Democrats also courted Latinos on Saturday with a dueling address--also in Spanish--in which House Minority Leader Richard A. Gephardt of Missouri and Rep. Silvestre Reyes of Texas criticized Bush for talking the talk but not walking the walk. Bush celebrated Cinco de Mayo on Friday with a fiesta on the South Lawn.

“He surrounded himself with Hispanic families and played Latin music at his political rallies, but so far his deeds have not matched his words,” Gephardt said.

Otto Santa Ana, a UCLA Chicano studies professor with a doctorate in linguistics, credited Bush with delivering a well-spoken speech.

“He’s no orator either in English or Spanish,” Santa Ana said. “It’s sort of like, pobrecito [‘poor thing’], he’s making a good effort. In some words, he lost some syllables, but otherwise he did fine.

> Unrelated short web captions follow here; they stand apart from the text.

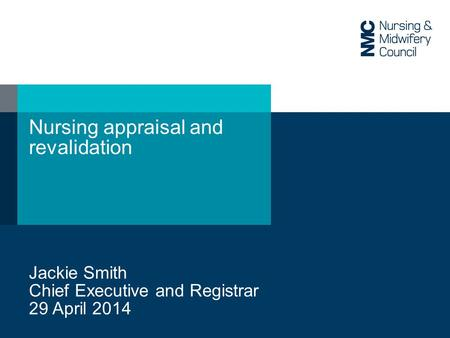 Nursing appraisal and revalidation Jackie Smith Chief Executive and Registrar 29 April 2014.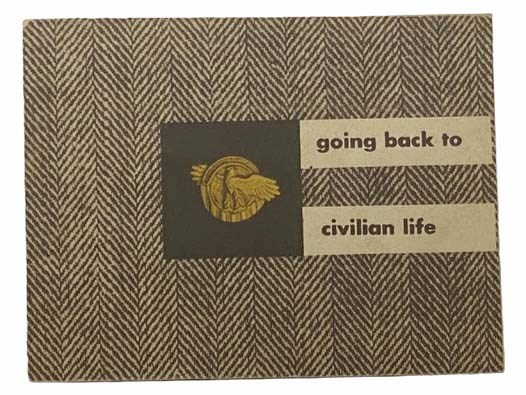 Image for Going Back to Civilian Life (February 1946)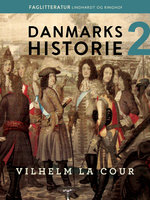 Danmarks historie. Bind 2 - Vilhelm La Cour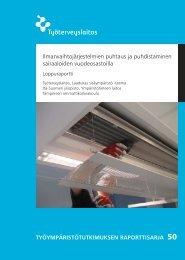 Ilmanvaihtojärjestelmien puhtaus ja ... - Työterveyslaitos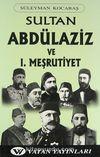 Sultan Abdülaziz ve I. Meşrutiyet Tarihi 7-G-35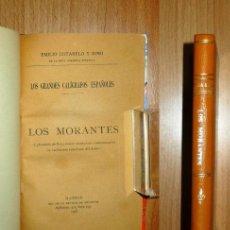 Libros antiguos: COTARELO Y MORÍ, EMILIO. LOS MORANTES : (EXTRACTADO DE DICCIONARIO BIOGRÁFICO Y BIBLIOGRÁFICO DE CAL. Lote 141824094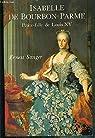 Isabelle de Bourbon-Parme: Petite-fille de Louis XV par Sanger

I think it’s very effective to reach out to Latinos that way.”

“I think that all of the Latinos in this country should congratulate the president for recognizing all of us as a strong and compact force in this nation,” said Rene Cruz, director of Casa Cuba, a Los Angeles organization assisting former Cuban political prisoners. “I think he’s made a big sacrifice, considering this is not his language.”

Speaking Spanish may be admirable, but the content of the speech has to “translate to something more substantial for our community,” said Alex Nogales, president of the National Hispanic Media Coalition.